For the first time in five months, NASA’s Voyager 1 spacecraft is returning usable data about the health and status of its onboard engineering systems. The next step is to enable the spacecraft to begin returning science data again. The probe and its twin, Voyager 2, are the only spacecraft to depart the Solar System and fly in interstellar space.
Voyager 1 stopped sending readable science and engineering data back to Earth on 14th November 2023, although ground controllers could tell the spacecraft was still receiving their commands and otherwise operating normally. In March, the Voyager engineering team at NASA’s Jet Propulsion Laboratory in Southern California confirmed that the issue was tied to one of the spacecraft’s three onboard computers, called the Flight Fata Subsystem (FDS). The FDS is responsible for packaging the science and engineering data before it’s sent to Earth.

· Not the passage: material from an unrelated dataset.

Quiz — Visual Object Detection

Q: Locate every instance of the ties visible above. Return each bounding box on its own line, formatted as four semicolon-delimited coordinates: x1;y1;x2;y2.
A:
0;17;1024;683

The team discovered that a single chip responsible for storing a portion of the FDS memory — including some of the FDS computer’s software code — isn’t working. The loss of that code rendered the science and engineering data unusable. Unable to repair the chip, the team decided to place the affected code elsewhere in the FDS memory. But no single location is large enough to hold the section of code in its entirety.
So they devised a plan to divide the affected code into sections and store those sections in different places in the FDS. To make this plan work, they also needed to adjust those code sections to ensure that they all still function as a whole. Any references to the location of that code in other parts of the FDS memory needed to be updated as well.
The team started by singling out the code responsible for packaging the spacecraft’s engineering data. They sent it to its new location in the FDS memory on 18th April. A radio signal takes about 22.5 hours to reach Voyager 1, which is over 15 billion miles (24 billion kilometres) from Earth, and another 22.5 hours for a signal to come back to Earth. When the mission flight team heard back from the spacecraft on 20th April, they saw that the modification worked: For the first time in five months, they have been able to check the health and status of the spacecraft.
Voyager 2 continues to operate normally. Launched over 46 years ago, the twin Voyager spacecraft are the longest-running and most distant spacecraft from Earth in history. Before the start of their interstellar exploration, both probes flew by Saturn and Jupiter, and Voyager 2 flew by Uranus and Neptune.